(Records from a data collection)
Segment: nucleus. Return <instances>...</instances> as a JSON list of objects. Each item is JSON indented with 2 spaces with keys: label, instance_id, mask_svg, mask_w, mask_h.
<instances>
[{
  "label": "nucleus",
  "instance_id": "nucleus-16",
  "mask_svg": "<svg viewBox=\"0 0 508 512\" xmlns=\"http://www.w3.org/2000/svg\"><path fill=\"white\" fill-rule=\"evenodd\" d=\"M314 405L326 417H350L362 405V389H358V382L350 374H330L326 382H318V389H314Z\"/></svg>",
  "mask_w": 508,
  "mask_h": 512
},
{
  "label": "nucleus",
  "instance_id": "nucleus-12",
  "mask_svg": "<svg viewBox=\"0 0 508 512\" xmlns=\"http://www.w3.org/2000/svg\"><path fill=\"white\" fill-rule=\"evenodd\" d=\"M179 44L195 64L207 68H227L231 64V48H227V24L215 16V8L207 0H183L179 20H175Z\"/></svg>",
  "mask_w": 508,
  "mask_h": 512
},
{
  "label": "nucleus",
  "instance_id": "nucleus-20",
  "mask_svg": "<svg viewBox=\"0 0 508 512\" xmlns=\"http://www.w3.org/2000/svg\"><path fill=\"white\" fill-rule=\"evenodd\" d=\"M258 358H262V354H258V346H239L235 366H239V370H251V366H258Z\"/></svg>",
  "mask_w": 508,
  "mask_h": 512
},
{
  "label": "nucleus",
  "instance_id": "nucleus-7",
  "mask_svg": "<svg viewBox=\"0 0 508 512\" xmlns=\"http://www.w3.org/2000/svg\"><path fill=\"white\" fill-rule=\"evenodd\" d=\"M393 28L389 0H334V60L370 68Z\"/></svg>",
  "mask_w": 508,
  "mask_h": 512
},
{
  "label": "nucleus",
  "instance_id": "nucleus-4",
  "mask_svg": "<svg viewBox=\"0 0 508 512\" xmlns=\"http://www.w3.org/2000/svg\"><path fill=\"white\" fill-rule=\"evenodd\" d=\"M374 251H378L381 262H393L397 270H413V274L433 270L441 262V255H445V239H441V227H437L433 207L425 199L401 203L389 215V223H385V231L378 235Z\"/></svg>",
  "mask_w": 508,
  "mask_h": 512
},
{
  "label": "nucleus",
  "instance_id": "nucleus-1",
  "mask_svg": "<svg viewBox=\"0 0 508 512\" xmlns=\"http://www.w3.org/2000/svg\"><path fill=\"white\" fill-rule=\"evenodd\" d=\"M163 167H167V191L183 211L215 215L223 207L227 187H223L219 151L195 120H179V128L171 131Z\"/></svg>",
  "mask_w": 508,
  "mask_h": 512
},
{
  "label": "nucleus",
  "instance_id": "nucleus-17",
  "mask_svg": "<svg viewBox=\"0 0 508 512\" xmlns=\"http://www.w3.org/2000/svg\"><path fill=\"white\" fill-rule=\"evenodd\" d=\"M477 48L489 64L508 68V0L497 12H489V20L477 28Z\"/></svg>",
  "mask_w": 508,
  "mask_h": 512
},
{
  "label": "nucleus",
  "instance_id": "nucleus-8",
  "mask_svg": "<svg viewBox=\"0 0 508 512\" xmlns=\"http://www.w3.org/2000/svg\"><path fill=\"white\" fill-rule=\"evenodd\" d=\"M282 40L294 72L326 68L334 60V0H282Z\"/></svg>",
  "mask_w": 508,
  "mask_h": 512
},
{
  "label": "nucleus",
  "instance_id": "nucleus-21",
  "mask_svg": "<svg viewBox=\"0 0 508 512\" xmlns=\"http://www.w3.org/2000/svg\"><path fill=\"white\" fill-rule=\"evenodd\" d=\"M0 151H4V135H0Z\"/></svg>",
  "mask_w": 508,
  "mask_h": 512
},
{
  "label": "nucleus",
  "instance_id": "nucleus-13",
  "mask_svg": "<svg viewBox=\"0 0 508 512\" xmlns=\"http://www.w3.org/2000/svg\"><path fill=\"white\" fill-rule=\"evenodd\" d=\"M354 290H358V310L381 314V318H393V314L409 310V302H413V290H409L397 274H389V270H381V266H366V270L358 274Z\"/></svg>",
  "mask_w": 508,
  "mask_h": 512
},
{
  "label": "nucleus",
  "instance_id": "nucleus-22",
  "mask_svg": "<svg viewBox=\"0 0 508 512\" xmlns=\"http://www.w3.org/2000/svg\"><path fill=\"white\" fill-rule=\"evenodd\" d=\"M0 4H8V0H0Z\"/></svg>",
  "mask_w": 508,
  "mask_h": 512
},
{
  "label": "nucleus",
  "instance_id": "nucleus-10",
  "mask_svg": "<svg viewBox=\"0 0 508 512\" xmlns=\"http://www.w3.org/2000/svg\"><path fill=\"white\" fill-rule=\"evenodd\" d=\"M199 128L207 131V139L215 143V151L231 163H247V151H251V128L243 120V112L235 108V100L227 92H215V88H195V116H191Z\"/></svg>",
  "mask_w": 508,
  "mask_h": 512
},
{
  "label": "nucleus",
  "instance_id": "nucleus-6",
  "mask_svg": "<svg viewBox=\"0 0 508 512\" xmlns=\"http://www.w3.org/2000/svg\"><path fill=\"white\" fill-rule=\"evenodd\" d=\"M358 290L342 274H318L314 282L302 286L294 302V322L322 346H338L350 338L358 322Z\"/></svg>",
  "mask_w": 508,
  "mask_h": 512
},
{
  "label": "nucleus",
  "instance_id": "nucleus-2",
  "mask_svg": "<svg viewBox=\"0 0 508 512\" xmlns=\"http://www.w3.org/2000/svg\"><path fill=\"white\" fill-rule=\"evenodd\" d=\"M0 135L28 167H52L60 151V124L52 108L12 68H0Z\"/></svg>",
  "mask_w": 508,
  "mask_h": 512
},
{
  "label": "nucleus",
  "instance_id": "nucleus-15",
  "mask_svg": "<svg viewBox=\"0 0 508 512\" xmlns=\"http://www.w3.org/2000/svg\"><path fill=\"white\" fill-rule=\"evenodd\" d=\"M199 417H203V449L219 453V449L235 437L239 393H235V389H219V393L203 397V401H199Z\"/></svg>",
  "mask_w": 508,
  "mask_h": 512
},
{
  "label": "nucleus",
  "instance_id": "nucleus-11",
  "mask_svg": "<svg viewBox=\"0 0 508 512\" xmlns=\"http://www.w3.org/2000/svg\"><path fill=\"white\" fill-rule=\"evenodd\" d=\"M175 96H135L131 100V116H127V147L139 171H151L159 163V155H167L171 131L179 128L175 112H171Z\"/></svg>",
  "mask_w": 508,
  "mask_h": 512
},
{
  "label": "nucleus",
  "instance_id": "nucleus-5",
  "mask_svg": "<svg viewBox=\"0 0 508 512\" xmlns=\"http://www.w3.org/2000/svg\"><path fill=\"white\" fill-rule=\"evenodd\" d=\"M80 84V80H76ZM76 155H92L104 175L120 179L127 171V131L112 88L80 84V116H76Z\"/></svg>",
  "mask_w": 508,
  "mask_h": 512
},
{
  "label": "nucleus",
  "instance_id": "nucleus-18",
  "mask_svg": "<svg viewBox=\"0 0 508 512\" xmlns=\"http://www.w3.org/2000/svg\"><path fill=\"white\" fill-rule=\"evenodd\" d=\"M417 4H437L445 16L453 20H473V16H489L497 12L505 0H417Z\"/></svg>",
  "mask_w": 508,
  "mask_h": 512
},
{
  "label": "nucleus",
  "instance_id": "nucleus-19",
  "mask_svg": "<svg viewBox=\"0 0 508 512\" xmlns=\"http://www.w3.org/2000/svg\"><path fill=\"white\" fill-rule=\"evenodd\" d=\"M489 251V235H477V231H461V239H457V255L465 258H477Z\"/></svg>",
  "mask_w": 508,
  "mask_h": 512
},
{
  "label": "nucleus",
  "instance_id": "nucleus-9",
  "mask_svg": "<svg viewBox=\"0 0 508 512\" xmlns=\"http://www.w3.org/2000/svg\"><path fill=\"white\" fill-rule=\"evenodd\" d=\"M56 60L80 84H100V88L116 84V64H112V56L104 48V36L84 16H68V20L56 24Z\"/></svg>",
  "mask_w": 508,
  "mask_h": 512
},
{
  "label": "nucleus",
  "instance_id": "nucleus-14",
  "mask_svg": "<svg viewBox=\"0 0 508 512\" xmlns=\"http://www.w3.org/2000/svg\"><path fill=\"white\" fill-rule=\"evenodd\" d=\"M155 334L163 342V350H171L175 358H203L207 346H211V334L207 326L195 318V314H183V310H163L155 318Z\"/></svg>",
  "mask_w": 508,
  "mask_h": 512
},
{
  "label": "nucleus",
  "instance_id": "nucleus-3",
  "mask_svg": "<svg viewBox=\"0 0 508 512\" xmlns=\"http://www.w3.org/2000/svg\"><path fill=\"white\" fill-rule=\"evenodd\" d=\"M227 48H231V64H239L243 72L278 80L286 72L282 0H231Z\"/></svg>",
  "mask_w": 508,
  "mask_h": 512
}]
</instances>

*TASK REQUIREMENTS:* Locate each line in the items above that contains the string "instances", matching case exactly, and copy those lines.

*SOLUTION FOR THIS PROBLEM:*
Segment: nucleus. Return <instances>...</instances> as a JSON list of objects. Each item is JSON indented with 2 spaces with keys: label, instance_id, mask_svg, mask_w, mask_h.
<instances>
</instances>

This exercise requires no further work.